Study participants were 143 patients with breast cancers that were HER2-positive, as established by immunohistochemistry and fluorescence in situ hybridization (FISH) performed on biopsy samples. Most of the patients had clinical stage II or III disease.
Between 2004 and 2007, all received neoadjuvant chemotherapy with trastuzumab—12 cycles of weekly paclitaxel with concurrent trastuzumab followed by 4 cycles of fluorouracil, epirubicin, and cyclophosphamide (FEC) with concurrent trastuzumab.
At the time of surgery, 50% of patients were found to have a pCR (absence of any remaining invasive disease in the breast or axilla), Dr. Mittendorf reported. With 10-month follow-up, the recurrence rate was about three times higher among women who did not have a pCR, compared with their counterparts who did (11.3% vs 2.8%).
In the group that did not achieve a pCR, 23 patients had sufficient residual disease after neoadjuvant therapy for HER2 testing by FISH. Seven (30%) of these tumors were no longer HER2-positive. “We were also able to reanalyze their pretreatment biopsy tissue to confirm again using FISH that they were HER2-amplified to begin with,” she noted.
Dr. Mittendorf proposed two possible explanations for the observed conversions from HER2-positive to HER2-negative status.
“This could represent a treatment effect in that we have selected out the HER2-negative clones: The HER2-positive clones have been treated, and the HER2-negative ones persist,” she said.
Alternatively, she said, “we are hypothesizing that it could represent a possible mechanism of resistance to trastuzumab therapy, and this is something that would require further study in the laboratory.” She noted that re-examination of the tissue has suggested that tumor heterogeneity for HER2 appears to be minimal in the tumors studied, supporting the latter hypothesis. The investigators are now evaluating the tumors for molecular markers that have been implicated in trastuzumab resistance.
Dr. Mittendorf pointed out that retesting tissue after a suboptimal response to neoadjuvant therapy could help guide treatment decisions.
“We believe that consideration should be given to reassessing HER2 status in the residual tumor of patients who do not achieve a pathologic complete response,” she said.
This could identify those patients “who could be enrolled in a clinical trial to further investigate the most appropriate adjuvant therapy in this population.”
Eric Winer, MD, of Harvard Medical School said that it is important to understand mechanisms of resistance in breast cancers in order to develop more effective drugs.

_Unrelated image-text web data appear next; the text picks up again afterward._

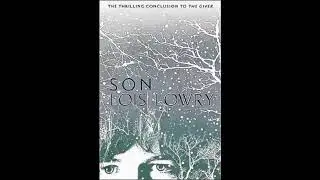 Book 1 Chapter 2 Son Lois Lowry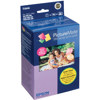 Epson T5846 PictureMate-200 Glossy Print Pack T5846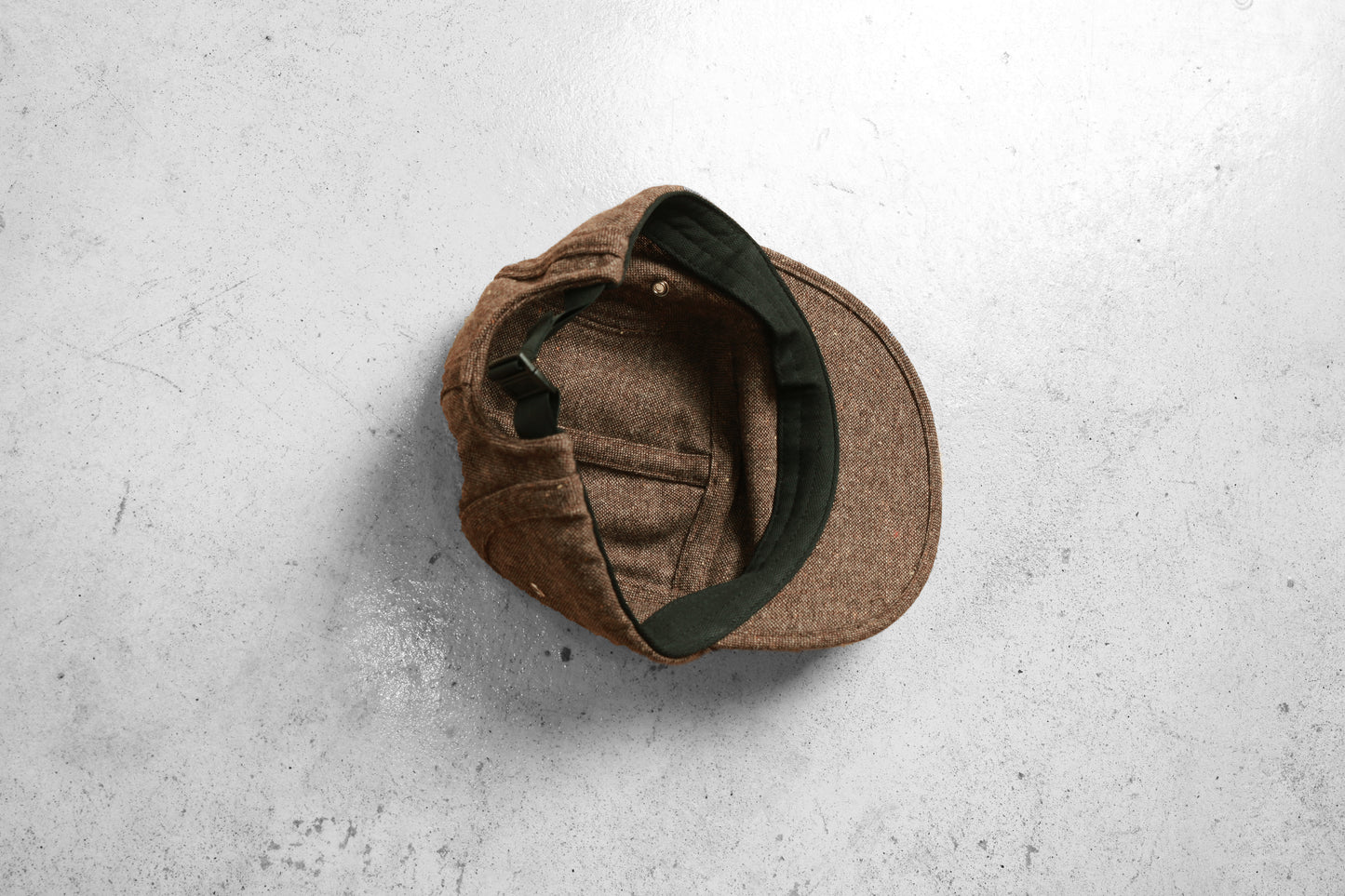 Wool Cap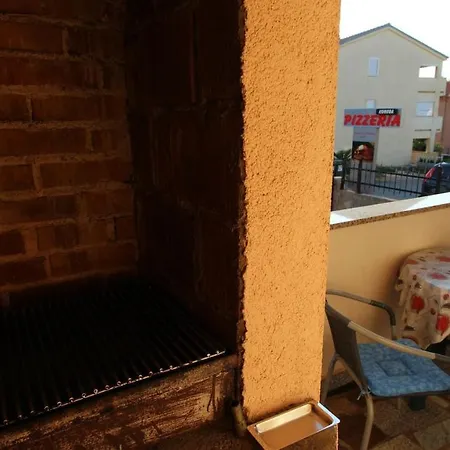 Vendégház Vrbovcan 3*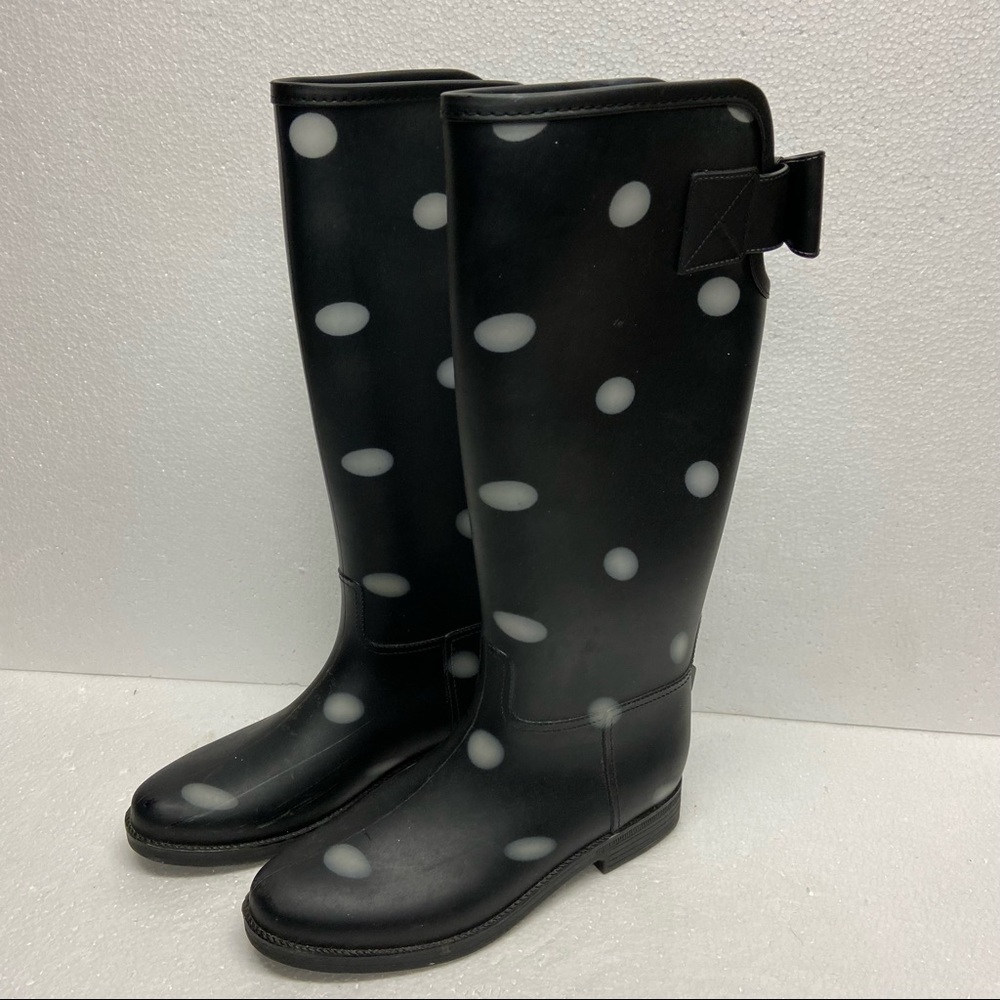 Dirty Laundry Women’s Rain Boots Size 7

“In this way, cancer medicine is becoming a little bit more like infectious disease medicine, where we know that bacteria become resistant to antibiotics and we develop the next antibiotic [to address that],” he said. “It’s a slightly different approach than we have taken before.”
The fact that the study from which the tissue was obtained began years ago highlights the value of collecting tissue in trials, Dr. Winer noted.
“This [new information] is an unexpected benefit of that initial study, being able to learn something about how HER2 status changes over time,” he said.